▸ **PROBLEM TO SOLVE**: Format the lines between the one holding "In the image, would" and the one holding "22.5 inches", inclusive, as a JSON list of strings with one string per line. Leave out blank lines and the pictures.

━━━━━ MATERIAL FOR THIS EXERCISE

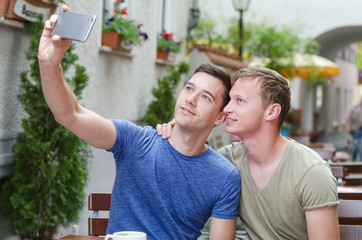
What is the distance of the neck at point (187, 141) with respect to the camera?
111 inches

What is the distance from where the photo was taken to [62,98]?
224 centimetres

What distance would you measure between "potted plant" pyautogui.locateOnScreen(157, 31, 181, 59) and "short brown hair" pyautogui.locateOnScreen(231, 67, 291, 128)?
5.79 meters

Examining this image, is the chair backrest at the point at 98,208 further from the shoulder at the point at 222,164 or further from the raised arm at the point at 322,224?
the raised arm at the point at 322,224

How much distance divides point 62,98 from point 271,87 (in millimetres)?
954

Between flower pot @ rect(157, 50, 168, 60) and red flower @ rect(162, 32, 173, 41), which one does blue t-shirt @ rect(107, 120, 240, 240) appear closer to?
flower pot @ rect(157, 50, 168, 60)

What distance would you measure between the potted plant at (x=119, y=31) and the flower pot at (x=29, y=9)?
1.67 meters

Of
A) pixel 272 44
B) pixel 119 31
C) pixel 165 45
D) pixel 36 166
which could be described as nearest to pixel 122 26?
Result: pixel 119 31

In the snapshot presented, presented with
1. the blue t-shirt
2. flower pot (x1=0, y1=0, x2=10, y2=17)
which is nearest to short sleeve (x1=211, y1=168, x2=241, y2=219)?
the blue t-shirt

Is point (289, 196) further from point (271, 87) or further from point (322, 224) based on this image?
point (271, 87)

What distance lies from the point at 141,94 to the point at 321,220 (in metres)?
5.67

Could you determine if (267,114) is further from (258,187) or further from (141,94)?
(141,94)

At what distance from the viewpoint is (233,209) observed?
8.95 feet

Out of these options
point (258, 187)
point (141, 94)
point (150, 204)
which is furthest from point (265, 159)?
point (141, 94)

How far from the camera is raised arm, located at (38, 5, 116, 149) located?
2.08 meters
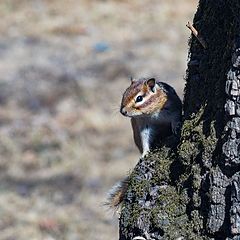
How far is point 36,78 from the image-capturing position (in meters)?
8.96

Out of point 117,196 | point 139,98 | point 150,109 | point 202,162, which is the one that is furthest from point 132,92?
point 202,162

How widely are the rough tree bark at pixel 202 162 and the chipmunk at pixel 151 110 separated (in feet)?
1.03

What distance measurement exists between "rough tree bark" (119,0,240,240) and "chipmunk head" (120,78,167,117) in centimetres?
63

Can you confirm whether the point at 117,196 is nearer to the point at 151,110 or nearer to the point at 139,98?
the point at 151,110

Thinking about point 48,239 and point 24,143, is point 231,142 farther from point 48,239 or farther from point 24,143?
point 24,143

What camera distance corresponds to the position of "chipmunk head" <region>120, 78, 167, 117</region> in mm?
3867

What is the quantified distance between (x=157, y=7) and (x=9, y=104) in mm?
4028

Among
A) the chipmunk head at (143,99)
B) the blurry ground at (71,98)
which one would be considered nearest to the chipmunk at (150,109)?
the chipmunk head at (143,99)

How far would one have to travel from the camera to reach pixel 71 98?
326 inches

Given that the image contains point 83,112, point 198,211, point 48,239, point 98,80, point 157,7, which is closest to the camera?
point 198,211

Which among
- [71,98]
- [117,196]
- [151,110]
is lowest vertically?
[117,196]

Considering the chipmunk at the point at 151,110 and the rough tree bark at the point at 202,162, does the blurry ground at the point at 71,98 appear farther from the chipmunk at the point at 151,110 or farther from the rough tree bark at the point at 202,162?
the rough tree bark at the point at 202,162

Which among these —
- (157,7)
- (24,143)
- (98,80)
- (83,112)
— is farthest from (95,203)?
(157,7)

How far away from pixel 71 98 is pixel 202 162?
551 cm
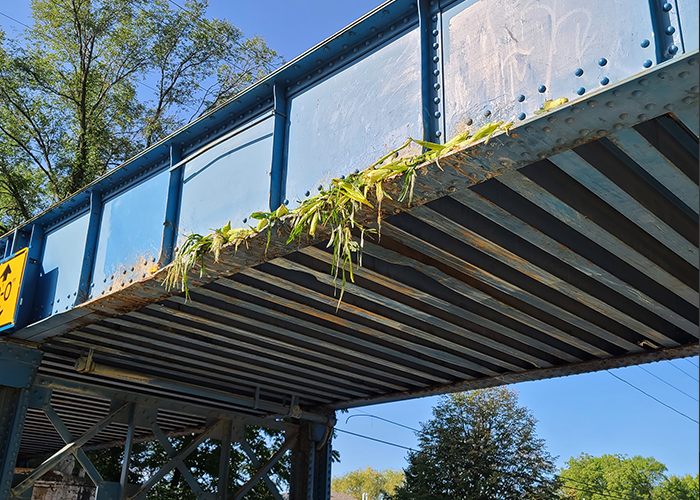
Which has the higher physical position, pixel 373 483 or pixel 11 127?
pixel 11 127

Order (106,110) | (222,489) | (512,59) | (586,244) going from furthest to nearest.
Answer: (106,110) → (222,489) → (586,244) → (512,59)

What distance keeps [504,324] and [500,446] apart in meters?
27.7

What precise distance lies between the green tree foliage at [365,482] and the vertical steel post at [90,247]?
96846mm

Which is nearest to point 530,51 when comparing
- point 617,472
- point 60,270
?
point 60,270

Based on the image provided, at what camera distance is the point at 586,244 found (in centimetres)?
574

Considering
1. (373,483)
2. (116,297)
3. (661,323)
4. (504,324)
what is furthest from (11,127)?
(373,483)

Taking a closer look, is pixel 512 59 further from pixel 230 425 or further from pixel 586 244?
pixel 230 425

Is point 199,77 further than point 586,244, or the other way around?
point 199,77

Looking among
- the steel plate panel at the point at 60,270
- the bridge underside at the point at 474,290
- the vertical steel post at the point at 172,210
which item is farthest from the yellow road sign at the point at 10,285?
the vertical steel post at the point at 172,210

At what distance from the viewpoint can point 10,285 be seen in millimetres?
8109

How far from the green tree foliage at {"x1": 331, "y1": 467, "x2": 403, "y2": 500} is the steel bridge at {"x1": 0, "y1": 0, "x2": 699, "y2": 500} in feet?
309

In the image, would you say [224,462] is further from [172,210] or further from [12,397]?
[172,210]

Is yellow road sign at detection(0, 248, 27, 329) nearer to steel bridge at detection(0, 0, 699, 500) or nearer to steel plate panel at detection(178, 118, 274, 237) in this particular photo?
steel bridge at detection(0, 0, 699, 500)

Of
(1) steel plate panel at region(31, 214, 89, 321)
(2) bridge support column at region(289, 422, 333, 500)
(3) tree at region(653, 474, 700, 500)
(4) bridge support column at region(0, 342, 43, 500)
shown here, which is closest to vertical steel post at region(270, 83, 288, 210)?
(1) steel plate panel at region(31, 214, 89, 321)
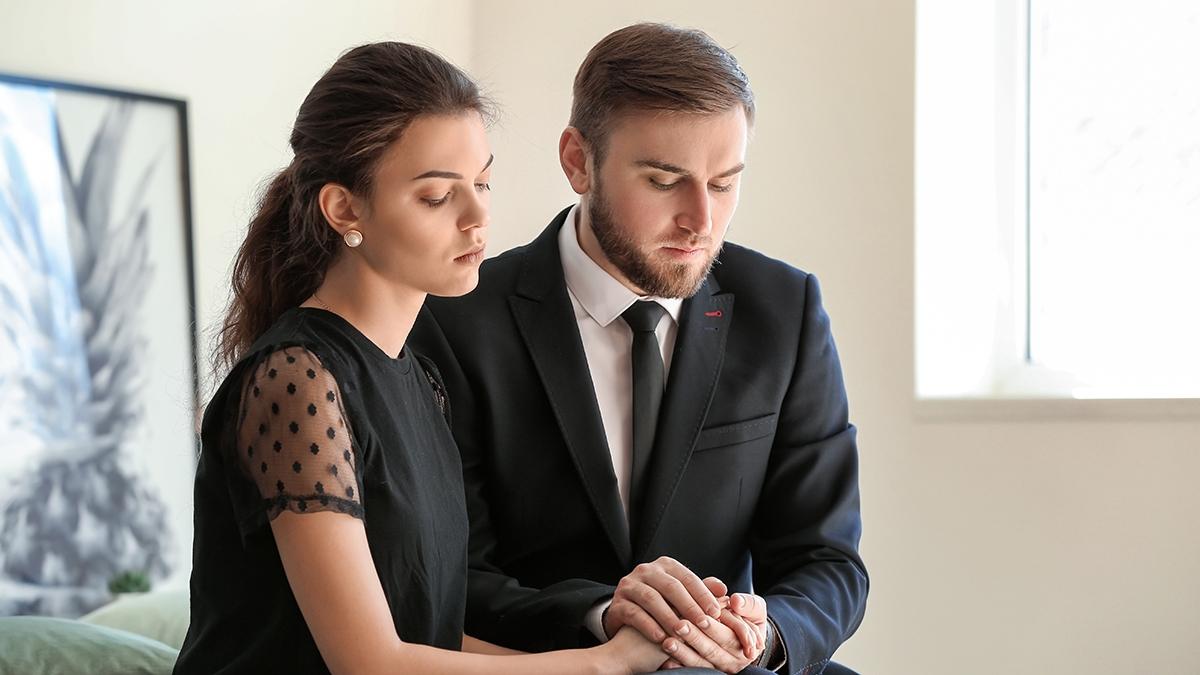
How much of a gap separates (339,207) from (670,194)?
22.5 inches

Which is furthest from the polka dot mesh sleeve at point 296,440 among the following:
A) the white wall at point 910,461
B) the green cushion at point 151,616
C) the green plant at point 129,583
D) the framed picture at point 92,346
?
the white wall at point 910,461

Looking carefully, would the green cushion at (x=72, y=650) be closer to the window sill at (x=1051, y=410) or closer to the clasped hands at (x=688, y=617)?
the clasped hands at (x=688, y=617)

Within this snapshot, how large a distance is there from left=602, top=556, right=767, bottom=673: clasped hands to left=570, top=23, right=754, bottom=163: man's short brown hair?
0.63 meters

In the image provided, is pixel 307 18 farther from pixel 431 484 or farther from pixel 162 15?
pixel 431 484

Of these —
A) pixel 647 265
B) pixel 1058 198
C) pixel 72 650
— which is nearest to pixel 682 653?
pixel 647 265

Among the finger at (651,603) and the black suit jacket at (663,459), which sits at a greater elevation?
the black suit jacket at (663,459)

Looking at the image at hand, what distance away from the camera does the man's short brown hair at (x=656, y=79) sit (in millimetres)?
1902

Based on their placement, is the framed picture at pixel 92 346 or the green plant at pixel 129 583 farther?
the green plant at pixel 129 583

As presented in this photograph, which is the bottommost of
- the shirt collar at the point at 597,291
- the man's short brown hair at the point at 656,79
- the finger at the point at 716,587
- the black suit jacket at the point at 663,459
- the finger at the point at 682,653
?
the finger at the point at 682,653

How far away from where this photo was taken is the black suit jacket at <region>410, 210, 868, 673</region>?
6.22 feet

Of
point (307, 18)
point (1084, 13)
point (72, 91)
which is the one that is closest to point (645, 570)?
point (72, 91)

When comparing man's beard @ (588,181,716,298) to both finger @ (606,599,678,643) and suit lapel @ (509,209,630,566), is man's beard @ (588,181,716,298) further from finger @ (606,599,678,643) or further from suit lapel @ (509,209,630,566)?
finger @ (606,599,678,643)

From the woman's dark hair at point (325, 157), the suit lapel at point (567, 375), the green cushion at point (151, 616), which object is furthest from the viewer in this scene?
the green cushion at point (151, 616)

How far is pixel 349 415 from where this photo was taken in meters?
1.43
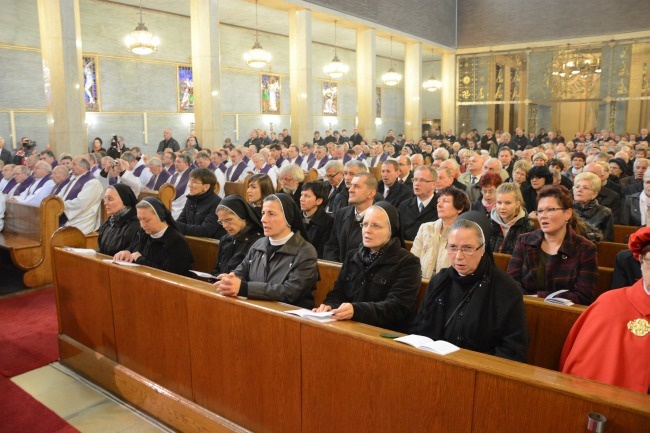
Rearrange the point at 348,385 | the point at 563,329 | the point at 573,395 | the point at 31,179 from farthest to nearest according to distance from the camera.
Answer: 1. the point at 31,179
2. the point at 563,329
3. the point at 348,385
4. the point at 573,395

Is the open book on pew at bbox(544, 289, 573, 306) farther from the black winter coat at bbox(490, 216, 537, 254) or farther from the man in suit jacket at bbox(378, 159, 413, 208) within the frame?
the man in suit jacket at bbox(378, 159, 413, 208)

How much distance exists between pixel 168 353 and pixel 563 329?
234cm

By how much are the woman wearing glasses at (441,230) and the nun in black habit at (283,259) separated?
1.05 metres

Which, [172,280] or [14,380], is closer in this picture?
[172,280]

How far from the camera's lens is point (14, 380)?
4.11m

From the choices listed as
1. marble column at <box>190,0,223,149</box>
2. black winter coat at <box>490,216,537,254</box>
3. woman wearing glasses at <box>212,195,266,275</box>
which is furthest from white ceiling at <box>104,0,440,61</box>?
black winter coat at <box>490,216,537,254</box>

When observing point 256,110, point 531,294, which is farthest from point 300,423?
point 256,110

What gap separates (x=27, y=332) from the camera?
5.03 metres

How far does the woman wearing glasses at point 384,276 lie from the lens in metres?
3.00

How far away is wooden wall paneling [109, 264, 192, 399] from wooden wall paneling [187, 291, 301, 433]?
0.40 ft

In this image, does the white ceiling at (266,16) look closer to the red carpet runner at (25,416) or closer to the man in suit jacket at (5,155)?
the man in suit jacket at (5,155)

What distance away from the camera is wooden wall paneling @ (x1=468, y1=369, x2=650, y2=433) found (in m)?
1.71

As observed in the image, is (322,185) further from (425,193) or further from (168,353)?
(168,353)

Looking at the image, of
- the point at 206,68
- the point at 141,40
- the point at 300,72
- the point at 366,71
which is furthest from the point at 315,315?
the point at 366,71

━━━━━━━━━━

▸ **WRITTEN RESPONSE**:
[
  "In the image, would you say [224,462] is further from [172,210] or further from [12,397]?",
  "[172,210]",
  "Is yellow road sign at detection(0, 248, 27, 329) nearer to steel bridge at detection(0, 0, 699, 500) or nearer to steel plate panel at detection(178, 118, 274, 237) in this particular photo?",
  "steel bridge at detection(0, 0, 699, 500)",
  "Of",
  "(1) steel plate panel at region(31, 214, 89, 321)",
  "(2) bridge support column at region(289, 422, 333, 500)",
  "(3) tree at region(653, 474, 700, 500)",
  "(4) bridge support column at region(0, 342, 43, 500)",
  "shown here, which is closest to vertical steel post at region(270, 83, 288, 210)?",
  "(1) steel plate panel at region(31, 214, 89, 321)",
  "How much of a gap separates (339,207) from (670,194)?",
  "22.5 inches"
]